▸ Requirement: In the article on hotel revenue management, what does it mean that a hotel has fixed capacity?

▸ Text provided:
_ _ _

In this article, we are going over the basic concepts of hotel Revenue Management: Fixed Capacity, Perishable Product, Advance Purchase, FIxed Cost, Variable Cost, Differential Pricing, Evolving Demand, Target Customer, Market Segmentation. Time to brush up on your knowledge!
If you buy a third-party product or service from this website, HotelMinder may earn a commission. Our editorial team is not influenced by our affiliate partnerships.
Revenue management can be defined as "selling the Right Room to the Right Client at the Right Moment at the Right Price on the Right Distribution Channel with the best commission efficiency" (Landman, 2011).
But it can also be defined as the practice of maximizing a company's revenues while selling the same number of products or services.
Below, we will be looking at the basic terms associated with revenue management that we need to comprehend in order to succeed in this area.
Once we have a firm understanding of them, it will change the way we look at some hospitality-related products.
What is Fixed Capacity in Hotel Revenue Management?
As you know, every hotel or property has fixed capacity. This means that there is a cap on how many guests it can host per room and how many rooms there are in total.
This provides us a total number of guests that can lodge at the same time at the property. Hence, it helps understand the limitations, since it is impossible to host more than this number.

_ _ _

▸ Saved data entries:
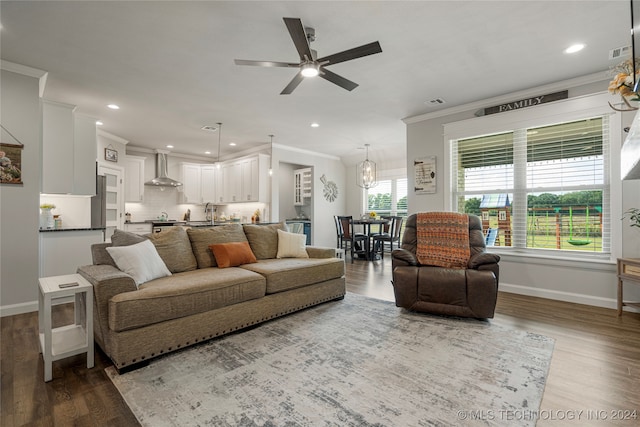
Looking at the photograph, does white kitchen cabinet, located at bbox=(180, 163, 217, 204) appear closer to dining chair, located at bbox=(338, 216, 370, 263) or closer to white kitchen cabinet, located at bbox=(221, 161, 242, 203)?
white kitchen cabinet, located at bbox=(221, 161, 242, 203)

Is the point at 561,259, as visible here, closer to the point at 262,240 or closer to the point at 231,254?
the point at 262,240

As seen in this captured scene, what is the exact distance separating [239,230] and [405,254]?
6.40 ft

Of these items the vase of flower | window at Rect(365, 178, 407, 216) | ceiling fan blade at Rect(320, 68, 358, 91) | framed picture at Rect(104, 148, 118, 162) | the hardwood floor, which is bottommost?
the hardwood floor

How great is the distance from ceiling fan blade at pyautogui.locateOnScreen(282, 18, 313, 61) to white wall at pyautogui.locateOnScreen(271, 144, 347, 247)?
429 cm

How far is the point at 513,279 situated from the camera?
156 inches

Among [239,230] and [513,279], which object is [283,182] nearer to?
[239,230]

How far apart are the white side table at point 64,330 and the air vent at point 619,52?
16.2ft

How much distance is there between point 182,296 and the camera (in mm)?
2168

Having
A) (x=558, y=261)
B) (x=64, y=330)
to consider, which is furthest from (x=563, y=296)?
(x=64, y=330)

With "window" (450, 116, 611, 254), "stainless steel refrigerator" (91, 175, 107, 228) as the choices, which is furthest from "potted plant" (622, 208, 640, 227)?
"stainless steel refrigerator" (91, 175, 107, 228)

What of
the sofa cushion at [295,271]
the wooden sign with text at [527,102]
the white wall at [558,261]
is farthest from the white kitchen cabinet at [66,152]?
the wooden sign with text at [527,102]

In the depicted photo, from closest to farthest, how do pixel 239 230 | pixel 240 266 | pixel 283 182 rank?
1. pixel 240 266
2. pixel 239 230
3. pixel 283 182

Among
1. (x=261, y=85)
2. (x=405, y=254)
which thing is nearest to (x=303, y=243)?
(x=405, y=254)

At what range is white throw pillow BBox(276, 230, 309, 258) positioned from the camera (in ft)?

_ _ _

▸ Response: There is a cap on how many guests the hotel can host per room and on how many rooms it has in total.